Extract provided:
Causes of failure and abandonment of projects and project deliverables in Africa


By O. Chima Okereke, PhD

Herefordshire, UK and

Port Harcourt, Nigeria


The focus of this paper is the exploration of causes of failure and abandonment of project deliverables. That is to investigate the causes that lead to the failure and abandonment of deliverables obtained after the successful completion of projects. The deliverables have been formally handed over to the customer or user for whom the project has been undertaken, and the project closed. However, a few years after the apparently successful takeover of the deliverables by the user, they fail and later are abandoned.

It is certainly normal for a product or system to fail after it has been produced. However, when it fails and cannot be repaired because it could be damaged beyond repairs or the resources with which to effect repairs are not available to the user, it is abandoned. Abandoned deliverables and projects are not strange to nationals of developing countries. Indeed, our industrial landscape is littered with abandoned project deliverables in various stages of disrepair. The common thread running through each of them is that they cannot be repaired and therefore abandoned for good. A report from the Abandoned Projects Audit Commission which was set up by President Goodluck Jonathan in 2011 shows that 11,886 federal government projects were abandoned in the past 40 years, that is from 1971 to 2011, in Nigeria (Abimbola, 2012). The number should be much higher if projects from the various states are included. This lends some credence to the assertion by Osemenan (1987) “that Nigeria has become the world’s junk –yard of abandoned and failed projects worth billions of naira”[1].

As stated in the foregoing paragraph, much money is lost annually because of these failures. Investors in such projects are the countries who own the abandoned projects, the UN, World Bank, international agencies and communities. What is more, it leads to the economic retardation of nations. How and why? It is simply because 5 or 10 years national development plans are prepared by nations to help them climb up the “economic development ladder”. These plans are comprised of projections and milestones of when certain projects, which are the building blocks and components of the development plans, will be implemented. When implemented, they help to enhance and facilitate the economy and industrial infrastructure of the nations. The operation of the deliverable could constitute a base, “steps or rungs of ladder” on which other new projects can be implemented. In the event of the failure of the first project, the implementation of the second and subsequent projects cannot happen.

Written problem:
List every investor that the paper on failed and abandoned projects in Africa names for such projects. The material that comes next is drawn from a separate source.

Information provided:

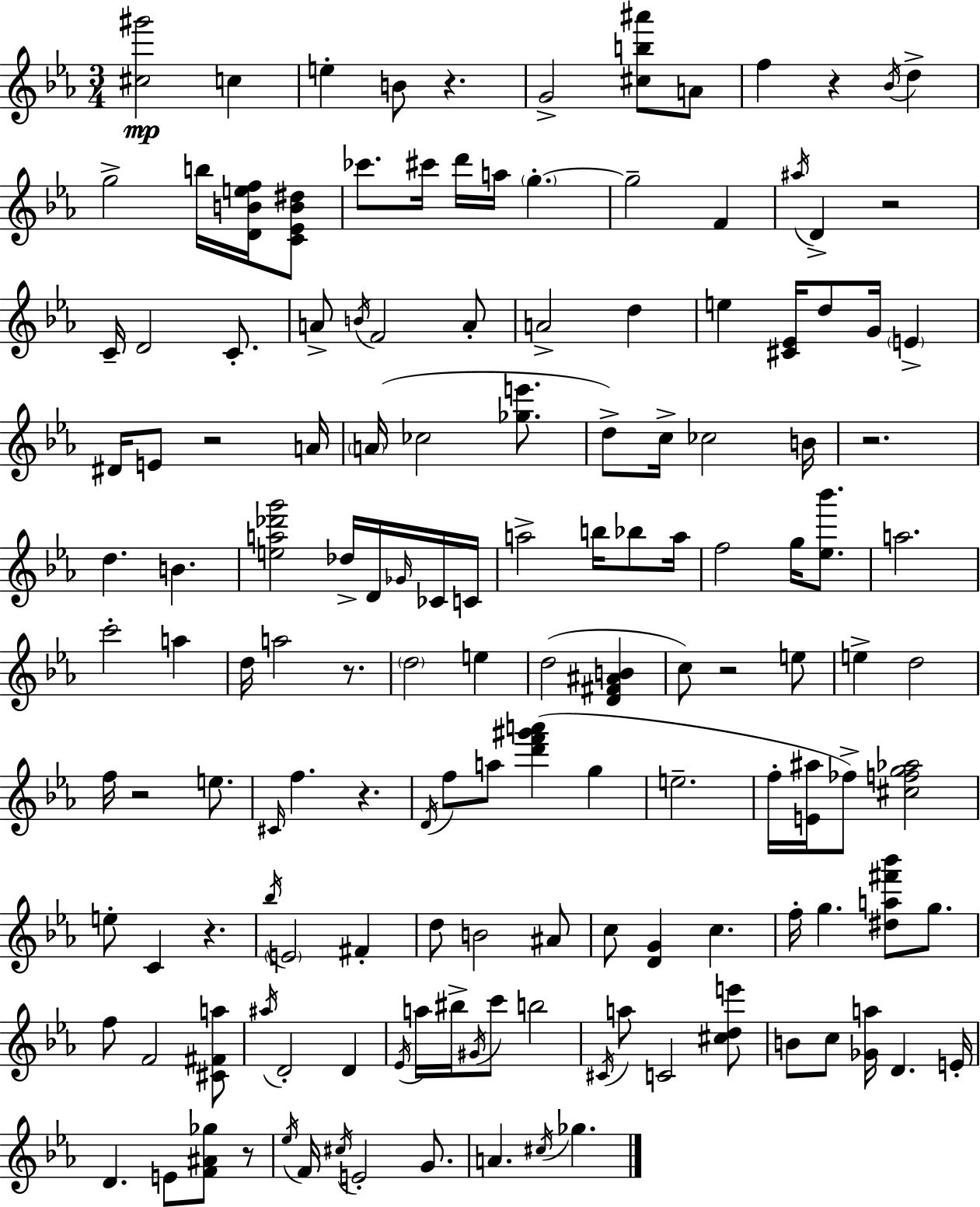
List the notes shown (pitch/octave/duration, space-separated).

[C#5,G#6]/h C5/q E5/q B4/e R/q. G4/h [C#5,B5,A#6]/e A4/e F5/q R/q Bb4/s D5/q G5/h B5/s [D4,B4,E5,F5]/s [C4,Eb4,B4,D#5]/e CES6/e. C#6/s D6/s A5/s G5/q. G5/h F4/q A#5/s D4/q R/h C4/s D4/h C4/e. A4/e B4/s F4/h A4/e A4/h D5/q E5/q [C#4,Eb4]/s D5/e G4/s E4/q D#4/s E4/e R/h A4/s A4/s CES5/h [Gb5,E6]/e. D5/e C5/s CES5/h B4/s R/h. D5/q. B4/q. [E5,A5,Db6,G6]/h Db5/s D4/s Gb4/s CES4/s C4/s A5/h B5/s Bb5/e A5/s F5/h G5/s [Eb5,Bb6]/e. A5/h. C6/h A5/q D5/s A5/h R/e. D5/h E5/q D5/h [D4,F#4,A#4,B4]/q C5/e R/h E5/e E5/q D5/h F5/s R/h E5/e. C#4/s F5/q. R/q. D4/s F5/e A5/e [D6,F6,G#6,A6]/q G5/q E5/h. F5/s [E4,A#5]/s FES5/e [C#5,F5,G5,Ab5]/h E5/e C4/q R/q. Bb5/s E4/h F#4/q D5/e B4/h A#4/e C5/e [D4,G4]/q C5/q. F5/s G5/q. [D#5,A5,F#6,Bb6]/e G5/e. F5/e F4/h [C#4,F#4,A5]/e A#5/s D4/h D4/q Eb4/s A5/s BIS5/s G#4/s C6/e B5/h C#4/s A5/e C4/h [C#5,D5,E6]/e B4/e C5/e [Gb4,A5]/s D4/q. E4/s D4/q. E4/e [F4,A#4,Gb5]/e R/e Eb5/s F4/s C#5/s E4/h G4/e. A4/q. C#5/s Gb5/q.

Complete output:
- The countries who own the abandoned projects
- The UN
- The World Bank
- International agencies
- Communities